» **What this exercise asks**:
#1 In the telework article, reproduce the passage from "1. Let everyone" to "access to systems." verbatim.
#2 Summarize the telework article in two sentences.
#3 Extend the telework article beyond its final sentence.

10 Ways to Kill (or Heal) a Telecommuting or Virtual Work Initiative

Laptop rope pullingWhether it is caused by flooding in Alberta, snowstorms in Washington D.C., or fires in California, the need for clear continuity of operations plans (COOP) has brought renewed emphasis on telework and virtual working. Unfortunately, too many organizations jump into telework without a clear understanding of what is necessary for a successful telecommuting initiative.

Here are ten blunders organizations typically make when implementing telework.

  1. Let everyone telework. Employees who are effective teleworkers have strong organizational skills, self-discipline, and comfort with a lack of frequent social interaction. Select good or great performers with the right skills and attitudes to ensure success
  2. Provide no orientation to life in a virtual office—assume they’ll figure it out. Working virtually requires clear agreements on how and when communication happens and how to keep aligned to goals and motivated by the “esprit de corps” necessary for true teamwork.
  3. Provide inadequate technology support. Make sure teleworkers can conduct basic troubleshooting of their own system, and ensure quality IT support is available when needed. Continually monitor issues such as bandwidth and ease of access to systems.
  4. Assume your managers know how to lead virtually. Many leadership practices we have learned work only in a face-to-face setting. Leading people you don’t see requires a more sophisticated level of leadership—new skills are needed.

» **Stored records**:
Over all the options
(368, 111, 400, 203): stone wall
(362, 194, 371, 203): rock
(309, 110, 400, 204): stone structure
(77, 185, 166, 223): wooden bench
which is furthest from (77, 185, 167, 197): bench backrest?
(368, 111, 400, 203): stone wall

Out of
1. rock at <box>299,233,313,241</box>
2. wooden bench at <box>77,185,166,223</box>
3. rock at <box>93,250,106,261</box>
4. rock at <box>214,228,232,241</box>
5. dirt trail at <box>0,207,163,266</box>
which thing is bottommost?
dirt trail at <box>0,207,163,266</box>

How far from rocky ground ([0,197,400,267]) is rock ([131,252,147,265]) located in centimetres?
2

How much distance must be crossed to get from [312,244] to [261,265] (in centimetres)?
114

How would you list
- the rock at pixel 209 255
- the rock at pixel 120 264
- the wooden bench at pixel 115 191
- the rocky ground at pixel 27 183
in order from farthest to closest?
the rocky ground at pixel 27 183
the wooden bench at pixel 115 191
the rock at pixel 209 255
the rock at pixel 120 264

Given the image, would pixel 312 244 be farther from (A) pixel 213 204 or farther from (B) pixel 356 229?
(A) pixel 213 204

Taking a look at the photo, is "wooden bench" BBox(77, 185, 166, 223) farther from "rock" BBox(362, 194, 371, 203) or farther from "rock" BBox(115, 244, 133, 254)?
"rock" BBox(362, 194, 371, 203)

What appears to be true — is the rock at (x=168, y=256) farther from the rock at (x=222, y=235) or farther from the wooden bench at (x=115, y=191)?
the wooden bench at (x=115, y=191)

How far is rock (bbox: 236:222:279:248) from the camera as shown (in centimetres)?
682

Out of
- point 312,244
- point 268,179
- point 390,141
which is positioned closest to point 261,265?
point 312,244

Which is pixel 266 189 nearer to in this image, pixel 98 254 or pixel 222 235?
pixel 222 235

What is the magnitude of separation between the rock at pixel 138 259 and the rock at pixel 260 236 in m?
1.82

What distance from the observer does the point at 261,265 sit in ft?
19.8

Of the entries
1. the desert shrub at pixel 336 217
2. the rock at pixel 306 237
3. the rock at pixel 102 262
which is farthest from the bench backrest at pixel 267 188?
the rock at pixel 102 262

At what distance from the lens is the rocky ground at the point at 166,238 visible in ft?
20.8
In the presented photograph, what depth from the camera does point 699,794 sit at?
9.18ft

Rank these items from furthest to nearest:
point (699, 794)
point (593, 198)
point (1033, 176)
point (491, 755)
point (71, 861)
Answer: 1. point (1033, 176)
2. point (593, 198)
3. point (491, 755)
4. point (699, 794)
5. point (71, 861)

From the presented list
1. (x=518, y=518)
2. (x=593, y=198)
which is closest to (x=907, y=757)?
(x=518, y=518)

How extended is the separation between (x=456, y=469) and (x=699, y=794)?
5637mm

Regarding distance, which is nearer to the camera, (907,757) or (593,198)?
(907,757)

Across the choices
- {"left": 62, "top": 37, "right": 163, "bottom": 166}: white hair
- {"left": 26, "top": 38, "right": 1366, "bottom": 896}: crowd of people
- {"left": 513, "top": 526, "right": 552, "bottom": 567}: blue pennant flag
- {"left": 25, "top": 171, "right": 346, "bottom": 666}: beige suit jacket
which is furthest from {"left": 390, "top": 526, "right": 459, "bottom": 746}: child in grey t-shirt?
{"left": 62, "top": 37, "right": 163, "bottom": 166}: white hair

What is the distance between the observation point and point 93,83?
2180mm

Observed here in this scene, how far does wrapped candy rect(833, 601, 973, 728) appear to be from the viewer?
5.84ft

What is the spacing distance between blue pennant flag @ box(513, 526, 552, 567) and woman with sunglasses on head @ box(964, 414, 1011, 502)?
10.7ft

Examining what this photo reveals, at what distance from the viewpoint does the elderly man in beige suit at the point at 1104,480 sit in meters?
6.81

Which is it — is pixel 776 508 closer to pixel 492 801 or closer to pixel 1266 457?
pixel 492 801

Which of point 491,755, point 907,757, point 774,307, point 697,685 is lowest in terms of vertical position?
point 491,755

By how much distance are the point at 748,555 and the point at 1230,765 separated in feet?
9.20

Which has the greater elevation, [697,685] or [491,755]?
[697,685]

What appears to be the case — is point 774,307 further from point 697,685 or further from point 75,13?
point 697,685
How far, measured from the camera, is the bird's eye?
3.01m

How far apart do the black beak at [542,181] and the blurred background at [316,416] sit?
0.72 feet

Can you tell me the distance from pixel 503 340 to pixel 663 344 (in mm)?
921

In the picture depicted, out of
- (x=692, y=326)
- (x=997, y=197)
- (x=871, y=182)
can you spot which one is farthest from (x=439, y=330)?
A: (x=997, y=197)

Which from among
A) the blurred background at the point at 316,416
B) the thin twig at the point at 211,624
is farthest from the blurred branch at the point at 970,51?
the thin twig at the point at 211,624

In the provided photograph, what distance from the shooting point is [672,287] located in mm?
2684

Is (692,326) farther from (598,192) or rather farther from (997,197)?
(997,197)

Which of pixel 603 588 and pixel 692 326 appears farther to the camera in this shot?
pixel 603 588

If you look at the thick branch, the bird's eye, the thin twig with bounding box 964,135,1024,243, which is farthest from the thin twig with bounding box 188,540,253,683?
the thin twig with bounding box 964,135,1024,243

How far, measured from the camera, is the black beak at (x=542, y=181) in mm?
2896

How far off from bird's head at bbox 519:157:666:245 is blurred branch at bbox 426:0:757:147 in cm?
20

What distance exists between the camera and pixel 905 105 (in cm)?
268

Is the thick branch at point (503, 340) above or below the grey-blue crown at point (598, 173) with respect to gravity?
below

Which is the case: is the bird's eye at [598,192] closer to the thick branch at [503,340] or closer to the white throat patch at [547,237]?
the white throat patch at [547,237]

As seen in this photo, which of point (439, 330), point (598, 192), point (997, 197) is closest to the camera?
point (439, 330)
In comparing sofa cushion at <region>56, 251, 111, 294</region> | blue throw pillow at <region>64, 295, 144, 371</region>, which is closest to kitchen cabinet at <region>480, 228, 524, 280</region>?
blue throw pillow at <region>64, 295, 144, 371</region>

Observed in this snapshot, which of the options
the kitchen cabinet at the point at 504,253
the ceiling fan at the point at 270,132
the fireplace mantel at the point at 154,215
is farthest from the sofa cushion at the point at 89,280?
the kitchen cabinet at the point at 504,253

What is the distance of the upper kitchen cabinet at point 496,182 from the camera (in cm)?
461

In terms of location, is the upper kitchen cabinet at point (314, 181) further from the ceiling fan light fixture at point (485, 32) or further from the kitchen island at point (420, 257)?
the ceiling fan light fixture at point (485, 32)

» **Answers for the tasks**:
#1
1. Let everyone telework. Employees who are effective teleworkers have strong organizational skills, self-discipline, and comfort with a lack of frequent social interaction. Select good or great performers with the right skills and attitudes to ensure success
  2. Provide no orientation to life in a virtual office—assume they’ll figure it out. Working virtually requires clear agreements on how and when communication happens and how to keep aligned to goals and motivated by the “esprit de corps” necessary for true teamwork.
  3. Provide inadequate technology support. Make sure teleworkers can conduct basic troubleshooting of their own system, and ensure quality IT support is available when needed. Continually monitor issues such as bandwidth and ease of access to systems.

#2 Emergencies such as flooding, snowstorms, and fires have renewed the emphasis on telework and virtual working within continuity of operations plans, yet too many organizations begin telework without a clear understanding of what a successful initiative requires. The article lists blunders organizations typically make, among them letting everyone telework, providing no orientation to the virtual office, offering inadequate technology support, and assuming managers know how to lead virtually.

#3
  5. Have no structure to ensure collaboration and team spirit. One day every week or two should be set aside when everyone needs to be on site to enable collaboration, the sharing of best practices, and good old-fashioned face time. Though we often are not aware of its importance, the informal team building that happens naturally when people work together needs to become a priority now.
  6. Insist on frequent conference calls to share information. Conference calls are for collaboration, decision making and involvement. One-way communication in conference calls interrupts real work and leads to multi-tasking and disengagement.
  7. Hold meetings where some are in the room and some are calling in. These types of meetings increase disengagement and feelings of isolation. If you must have these meetings, use our tips from previous blogs: 3 Ways to Put Life Into Deadly Virtual Team Meetings4 Tips to Make Your Next Virtual Meeting More Compelling, to maximize their effectiveness.
  8. Have no plan for monitoring performance or recognizing effort. Rewrite your performance measures so you monitor results instead of activity. Although this can be a challenge, everyone benefits when accomplishments are clear and recognized.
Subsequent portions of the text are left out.